### Dataset content ###
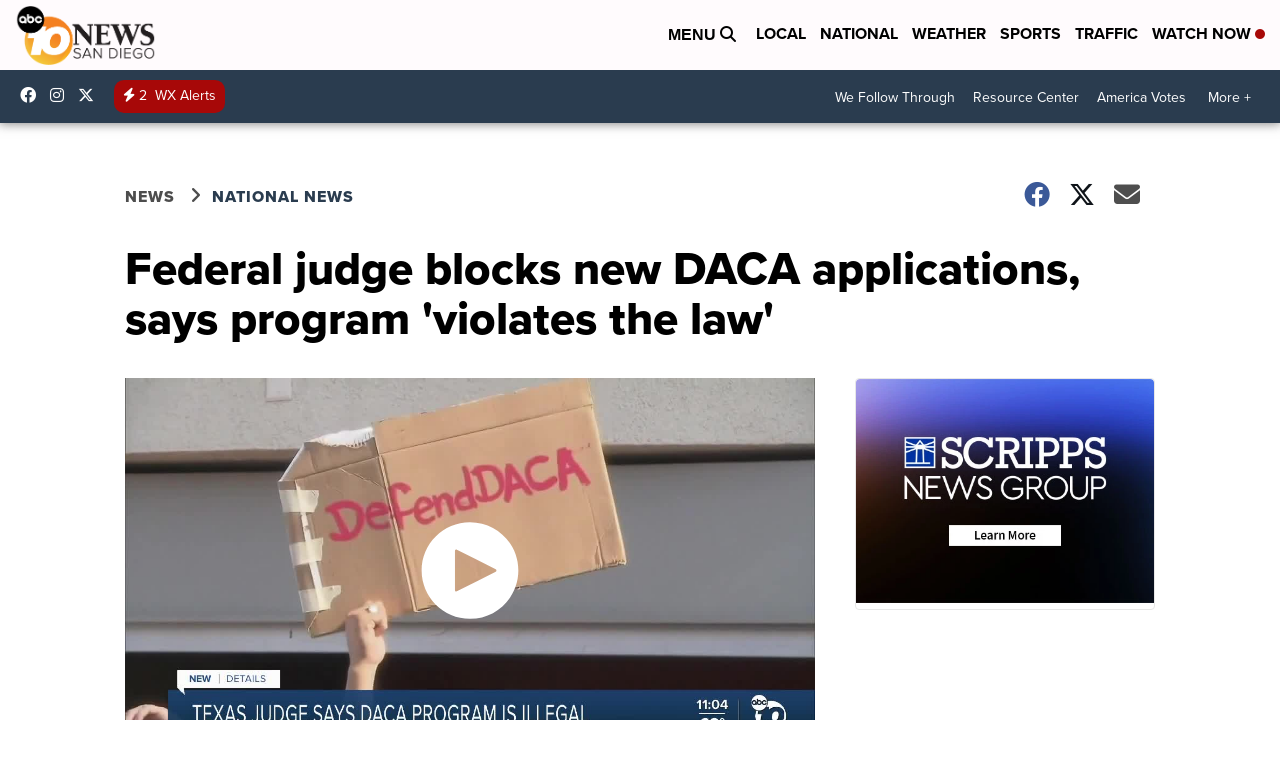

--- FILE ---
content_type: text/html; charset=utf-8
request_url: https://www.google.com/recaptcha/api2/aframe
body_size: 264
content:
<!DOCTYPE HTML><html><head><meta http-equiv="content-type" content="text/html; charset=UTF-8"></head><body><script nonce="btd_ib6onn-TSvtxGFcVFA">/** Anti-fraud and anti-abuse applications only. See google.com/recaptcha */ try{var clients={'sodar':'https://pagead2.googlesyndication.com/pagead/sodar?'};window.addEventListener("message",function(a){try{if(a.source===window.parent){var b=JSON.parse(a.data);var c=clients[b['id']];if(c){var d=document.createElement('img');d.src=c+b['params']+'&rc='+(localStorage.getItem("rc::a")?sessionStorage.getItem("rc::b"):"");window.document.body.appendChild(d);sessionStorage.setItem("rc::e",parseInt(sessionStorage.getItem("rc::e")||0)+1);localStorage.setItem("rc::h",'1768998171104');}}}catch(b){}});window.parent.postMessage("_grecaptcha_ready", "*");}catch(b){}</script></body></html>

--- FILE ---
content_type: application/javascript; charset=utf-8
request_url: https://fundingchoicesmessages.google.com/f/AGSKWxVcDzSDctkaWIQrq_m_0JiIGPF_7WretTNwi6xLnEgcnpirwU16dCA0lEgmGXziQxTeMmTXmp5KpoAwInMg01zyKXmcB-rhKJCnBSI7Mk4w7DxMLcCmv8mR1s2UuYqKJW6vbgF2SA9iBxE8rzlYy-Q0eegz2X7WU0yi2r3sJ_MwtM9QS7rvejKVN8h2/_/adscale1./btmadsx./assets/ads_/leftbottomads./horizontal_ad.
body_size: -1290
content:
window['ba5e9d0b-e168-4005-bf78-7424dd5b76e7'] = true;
###
### Dataset content ###
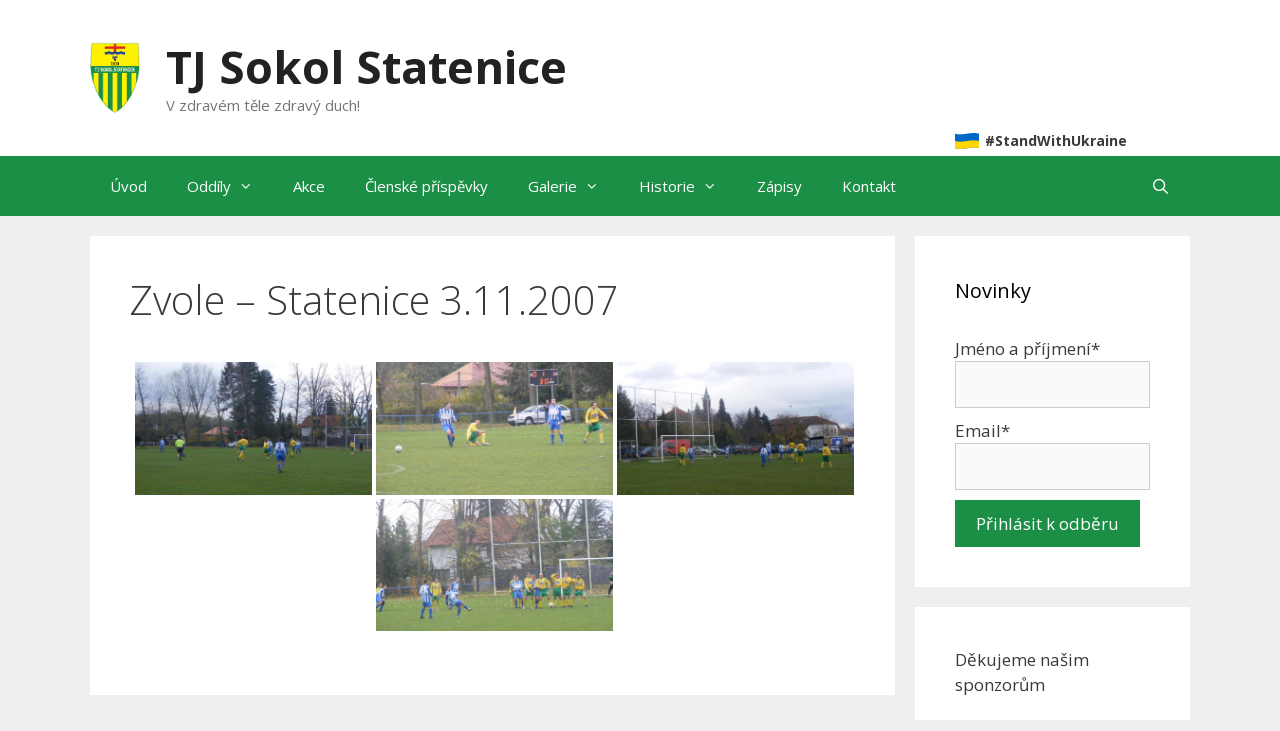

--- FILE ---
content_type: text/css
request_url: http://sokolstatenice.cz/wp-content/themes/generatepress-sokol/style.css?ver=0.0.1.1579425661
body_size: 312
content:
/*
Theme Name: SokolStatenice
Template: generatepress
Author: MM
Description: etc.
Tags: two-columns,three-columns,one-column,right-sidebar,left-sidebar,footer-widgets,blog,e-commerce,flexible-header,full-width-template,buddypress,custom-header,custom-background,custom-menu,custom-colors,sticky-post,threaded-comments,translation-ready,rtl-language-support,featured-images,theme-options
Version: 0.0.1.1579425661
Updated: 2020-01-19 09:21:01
###
→ Your objective: Looking through the data above, copy out each line in which the string "generatepress" occurs.

→ Exercise response:
request_url: http://sokolstatenice.cz/wp-content/themes/generatepress-sokol/style.css?ver=0.0.1.1579425661
Template: generatepress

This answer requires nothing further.